Unsupervised Contrastive Learning of Sound Event Representations (arXiv, 2020)
- Abstract
- Introduction
- Method
- Stochastic sampling of data views
- Mix-back
- Stochastic Data Augmentation
- Architectures
Unsupervised contrastive learning as a way to learn sound event representations
Propose to use the pretext task of contrasting differently augmented views of sound events
views are computed primarily via mixing of training examples with unrelated backgrounds,
followed by other data augmentations.
1. Introduction
Sound event recognition (SER)
Two largest labeled SER datasets
- (1) AudioSet
- provides a massive amount of content but the official release does not include waveforms, and the labelling in some classes is less precise
- (2) FSD50K
- consists of open-licensed audio curated with a more thorough labeling process,
- but the data amount is more limited.
Related works in SSL
(1) First works in SSL sound event representation learning [7]
- adopting a triplet loss-based training by creating anchor-positive pairs via simple audio transformations
- e.g., adding noise or mixing examples.
(2) Predicting the long-term temporal structure of continuous recordings captured with an acoustic sensor network [12]
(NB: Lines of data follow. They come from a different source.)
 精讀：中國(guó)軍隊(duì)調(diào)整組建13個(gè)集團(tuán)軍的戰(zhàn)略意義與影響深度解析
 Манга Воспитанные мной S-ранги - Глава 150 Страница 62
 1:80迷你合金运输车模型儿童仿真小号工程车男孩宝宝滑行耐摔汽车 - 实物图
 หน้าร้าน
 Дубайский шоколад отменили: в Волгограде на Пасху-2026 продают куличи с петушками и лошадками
(3) Two pretext tasks [11]
- a) estimating the time distance between pairs of audio segments
- b) reconstructing a spectrogram patch from past and future patches
pretext task of contrasting differently augmented views of sound events
- different views = via mixing of training examples with unrelated background examples, followed by other data augmentations.
- linear evaluation
- two downstream sound event classification tasks
2. Method
(1) Stochastic sampling of data views
- Input \(\mathcal{X}\) : log-mel spectrograms of audio clips
- Sample 2 views = time frequency (TF) patches
- \(x_i \in \mathcal{X}\) and \(x_j \in \mathcal{X}\) are selected randomly over the length of the clip spectrogam
(2) Mix-back
Mixing the (1) incoming patch \(x_i\) with a (2) background patch, \(b_i\)
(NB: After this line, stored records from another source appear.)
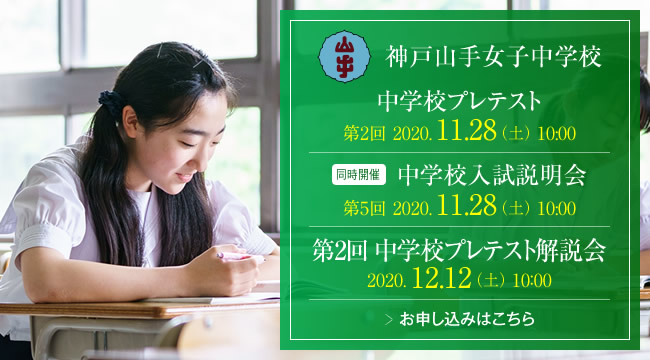 神戸山手女子中学校高等学校 神戸山手女子中学校高等学校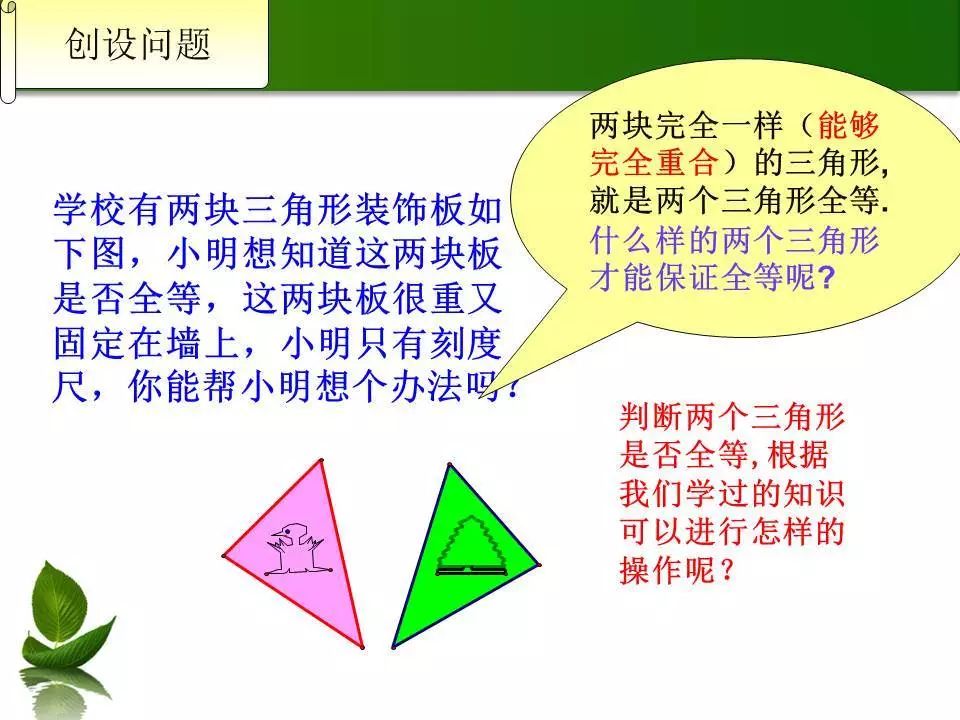 根河的地理做课和人口_根河二中图片(2)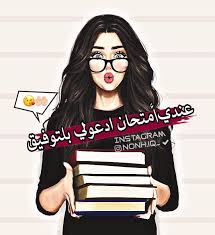 Pin On رمزيات بنات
- \(x_i^m=(1-\lambda) x_i+\lambda\left[E\left(x_i\right) / E\left(b_i\right)\right] b_i\)…… Eq (1)
- \(\lambda \sim \mathcal{U}(0, \alpha)\).
- \(\alpha \in[0,1]\) is the mixing hyper-parameter (typically small)
- \(E(\cdot)\) : energy of a given patch.
- Energy adjustment of Eq. 1 ensures that \(x_i\) is always dominant over \(b_i\), even if \(E\left(b_i\right)>>\) \(E\left(x_i\right)\),
- preventing aggressive transformations that may make the pretext task too difficult
( Details: Before Eq. 1, patches are transformed to linear scale (inversion of the log in the log-mel) to allow energywise compensation, after which mix-back is applied, and then the output, \(x_i^m\), is transformed back to log scale )
Background patches \(b\)
randomly drawn from the training set (excluding the input clip \(\mathcal{X}\) ),
- (1) shared information across positives is decreased by mixing \(x_i\) and \(x_j\) with different backgrounds
- (2) semantic information is preserved due to sound transparency (i.e., a mixture of two sound events inherits the classes of the constituents) and the fact that the positive patch is always predominant in the mixture.
Mix-back = data augmentation (?)
- yes, but we separate it from the others as it involves two input patches.
(3) Stochastic Data Augmentation
Adopt DAs directly computable over TF patches (rather than waveforms)
- simple for on-the-fly computation
Transform \(x_i^m\) into the input patch \(\tilde{x}_i\) for the encoder network.
Consider DAs both from computer vision and audio literature
- random resized cropping (RRC)
- random time/frequency shifts
- compression
- SpecAugment
- Gaussian noise addition
- Gaussian blurring.
(4) Architectures
a) Encoder
CNN based network \(f_\theta\)
- embedding \(h_i=f_\theta\left(\tilde{x}_i\right)\) from the augmented patch \(\tilde{x}_i\),
b) Projection head
Simple projection network \(g_{\varphi}\)
- consists of an MLP with one hidden layer, batchnormalization, and a ReLU
L2-normalized low-dimensional representation \(z_i\)
c) Contrastive Loss
NT-Xent loss
\(\ell_{i j}=-\log \frac{\exp \left(z_i \cdot z_j / \tau\right)}{\sum_{v=1}^{2 N} \mathbb{1}_{v \neq i} \exp \left(z_i \cdot z_v / \tau\right)}\).